On the one hand, the machine learning methodology we propose improves the classification ability of the model so that the results are close to complex deep learning models like neural networks. On the other hand, we achieved a specificity of 100%, a result that was not achieved by any of the deep learning models in Table 12. The proposed methodology (Algorithms 4 and 5) manages to correctly identify non-sick patients in 100% of the cases. The methodology we propose is also notable as it represents a significant improvement in the prediction ability of machine learning algorithms that become comparable to that of deep learning models. The key to this result is the steps we propose to handle class imbalance.

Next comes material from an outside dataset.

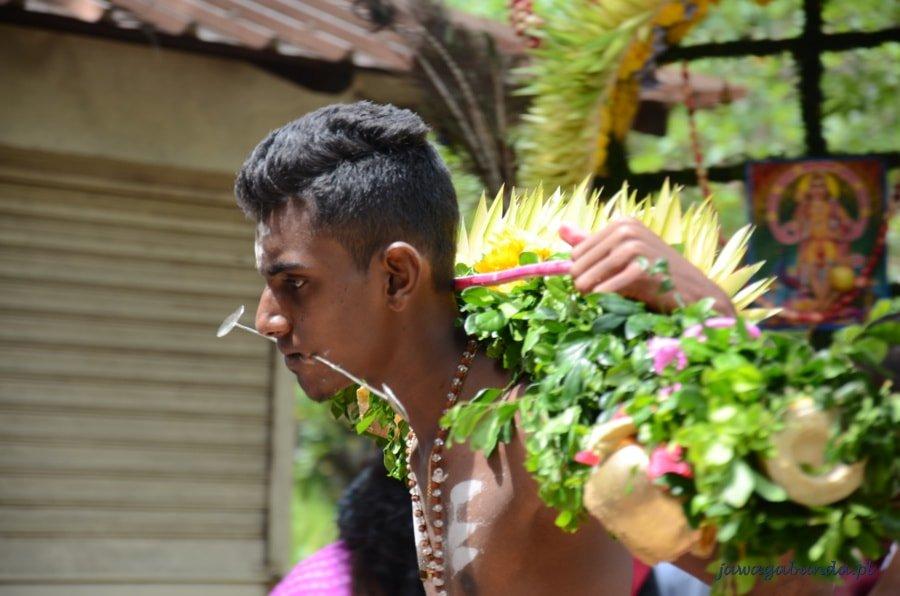 mężczyzna niosący kolorowy kwiatowy ołtarz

Another important fact is that the authors in Table 12 do not provide their confusion matrices to observe the performance of the individual classes. Confusion matrices are an essential part of the analysis of the model quality. They show whether each class is predicted correctly and to what extent. A sign for a good model is not only high classification metrics (accuracy, precision, sensitivity, and specificity) but also the correct prediction of each class. Cases when the classification metrics are high, but the confusion matrices show that one of the classes is not predicted correctly may be a sign of overfitting. Therefore, we compare our results to other authors based on the classification metrics, but the comparison of the quality of prediction for each class cannot be done thoroughly. Despite this, we achieve similar results to Table 8 and Table 12 with a much simpler methodology that is not computationally exhaustive and does not require a complex hardware setup to run. This finding presents another advantage of the proposed methodology.

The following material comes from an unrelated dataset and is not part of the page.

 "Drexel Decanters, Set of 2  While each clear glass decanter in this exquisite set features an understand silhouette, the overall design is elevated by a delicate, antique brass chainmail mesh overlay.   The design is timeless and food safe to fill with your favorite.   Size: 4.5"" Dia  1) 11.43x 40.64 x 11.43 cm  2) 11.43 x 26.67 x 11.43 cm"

Based on the results above, the key finding is that the proposed methodology is competitive with other existing machine learning and deep learning algorithms. In some cases, the proposed methodology can outperform existing ML algorithms, while having similar performance to deep learning algorithms. Resampling and shuffling the data prior to defining the classification model can improve the prediction ability of the classification in case of class imbalance. The proposed methodology can be used with either k-fold cross-validation or stratified cross-validation. In the two cases, the results are similar, which validates the importance of the two novel steps in improving the predictions for class imbalance. This result also validates the assumption made by other authors [25,26,27,28] that both k-fold and stratified k-fold cross-validation can be used in class imbalance classification. Our results also suggest that the size of the dataset in the case of class imbalance may not be the key factor determining the type of cross-validation, which opens a new field for exploration of the role of cross-validation in the class imbalance issue. The proposed methodology improves not only the classification ability of the model but the ability of the model to improve the prediction for each class. This makes it competitive with deep learning models without further complicating the applications and interpretation of the model. Therefore, we consider the proposed methodology effective and efficient in handling class the class imbalance issue for the PIMA diabetes data.

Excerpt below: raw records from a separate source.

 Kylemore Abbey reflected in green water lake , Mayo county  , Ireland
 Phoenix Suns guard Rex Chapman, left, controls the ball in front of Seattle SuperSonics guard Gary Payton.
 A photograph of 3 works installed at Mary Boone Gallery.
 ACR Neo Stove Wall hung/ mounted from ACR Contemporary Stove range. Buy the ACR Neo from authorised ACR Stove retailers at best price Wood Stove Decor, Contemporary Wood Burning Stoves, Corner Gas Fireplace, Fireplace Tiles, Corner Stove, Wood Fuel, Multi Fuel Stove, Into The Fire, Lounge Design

A future extension of this work would be testing the proposed methodology on larger datasets with class imbalance as well as multilabel classification. Also, the proposed methodology can be tested in datasets with many features without feature selection. We consider our methodology flexible and able to adapt to the characteristics of the data as model tuning can easily be performed. Therefore, the proposed methodology can easily be adapted to other datasets and multiclass classification.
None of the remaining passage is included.